The Memoirs Helen of Troy

by Amanda Elyot

Reviewed by Coral


Worried what her daughter, Hermione, will think of her, Helen writes the story of her life, from her divine birth, her first taste of love, her unhappy marriage to Menelaus, and her love of Paris that would throw the whole Greek world into chaos.

I have been having really bad luck with books lately, hitting a run of mediocre-to-bad books. Unfortunately, this was just another book to add to this list.

Considering that the book is heavily based on the Greek mythological source with Helen as Zeus’ daughter and Paris winning the promise of Helen’s love by judging Aphrodite as the most beautiful, I didn’t really understand the Mother Goddess references/religion that was included in the book. It felt out of place in the universe of the book.

I know Helen is supposed to be the most beautiful woman in the world, but it is just disturbing to have people pointing that out when she’s eleven. Actually, Helen’s age during a lot of what happens at the beginning of the story disturbed me.

Though I will admit that it’s a part of the Helen myth, her kidnapping and subsequent relationship with Theseus has always bothered me; I am not particularly fond of the victim falls for her captor story line.

Unless I missed something – and I wasn’t skimming the book – I found it weird how Helen’s father, the kind of Sparta, just disappeared after she married Menelaus and he became king.

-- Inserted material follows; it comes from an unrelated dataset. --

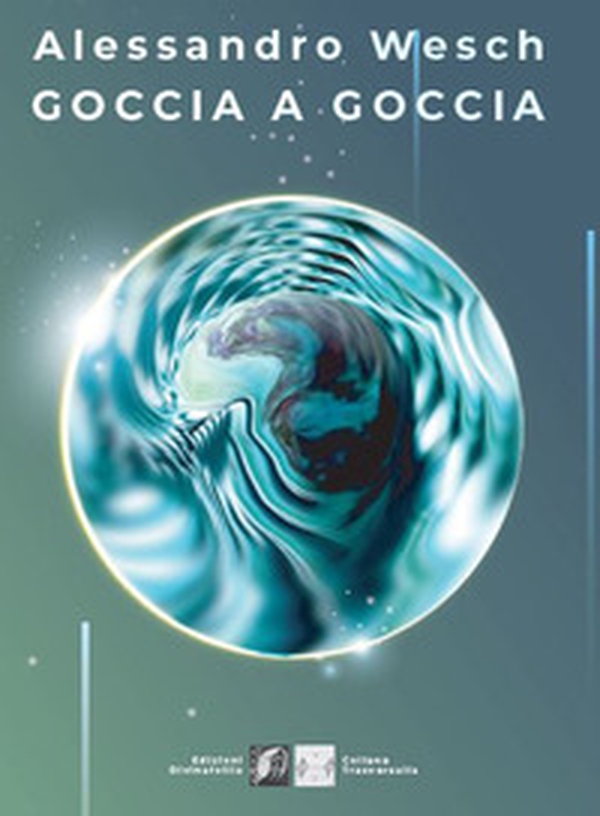 Goccia a goccia - Librerie.coop Goccia a goccia - Librerie.coop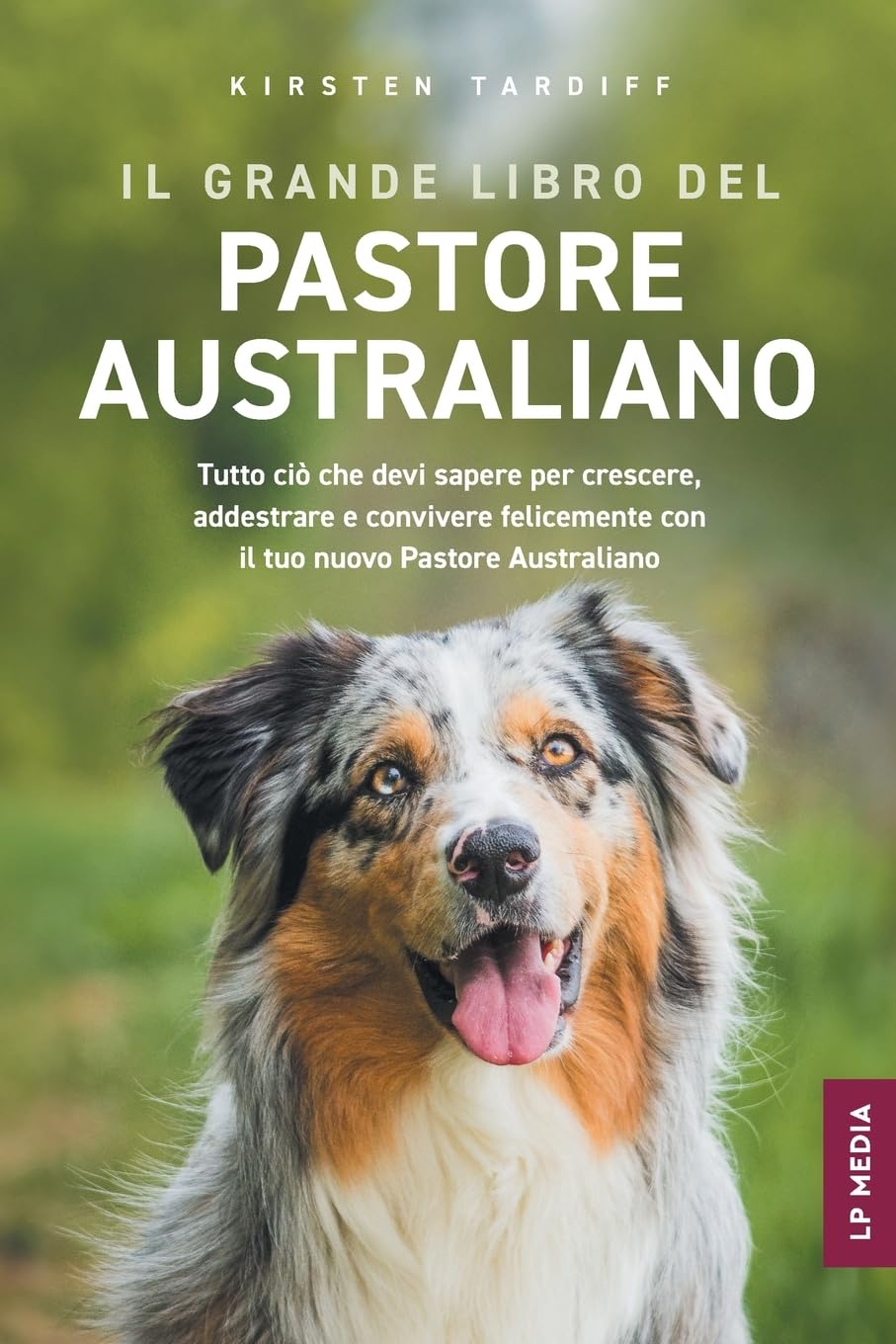 Il Grande Libro Del Pastore Australiano: Tutto Ciò Che Devi Sapere per Crescere, Addestrare e Convivere Felicemente con il Tuo Nuovo Pastore Australiano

The buildup for the Helen and Paris love story is almost non-existent. Their relationship seemed to be more lust and divine promises than love, which didn’t help me understand why Helen would run away and leave all her children behind.

Because the story is told from Helen’s point of view, a lot of the other characters aren’t really fleshed out. Agamemnon was a pretty one note villain, Achilles was just a brute on the battlefield and Patroclus was just the innocent carefree boy that Helen remembered from one meeting when her suitors gathered at Sparta.

For the characters to describe Cassandra as being cursed to have visions that won’t be believed just doesn’t make any sense. Maybe in retrospect, but in the present time it would make more sense if they believed that Apollo cursed her with false visions.

In some respects the story was too much of a retelling of the myth. But the author did include two twists which I didn’t really like, so this might be more of a “the author can’t win for trying because I am too picky” type of thing.

I agree with the opinion that Helen voices, that it’s unfair that it’s expected/acceptable when husbands cheat on their wives in her world yet when women cheat on their husbands they are vilified. But the other side of that is that I think it’s then hypocritical for Helen to vilify the husbands who cheat when she herself left her husband and children to run off with another man.

The last complaint is really minor, but using Troyan instead of Trojan was just annoying.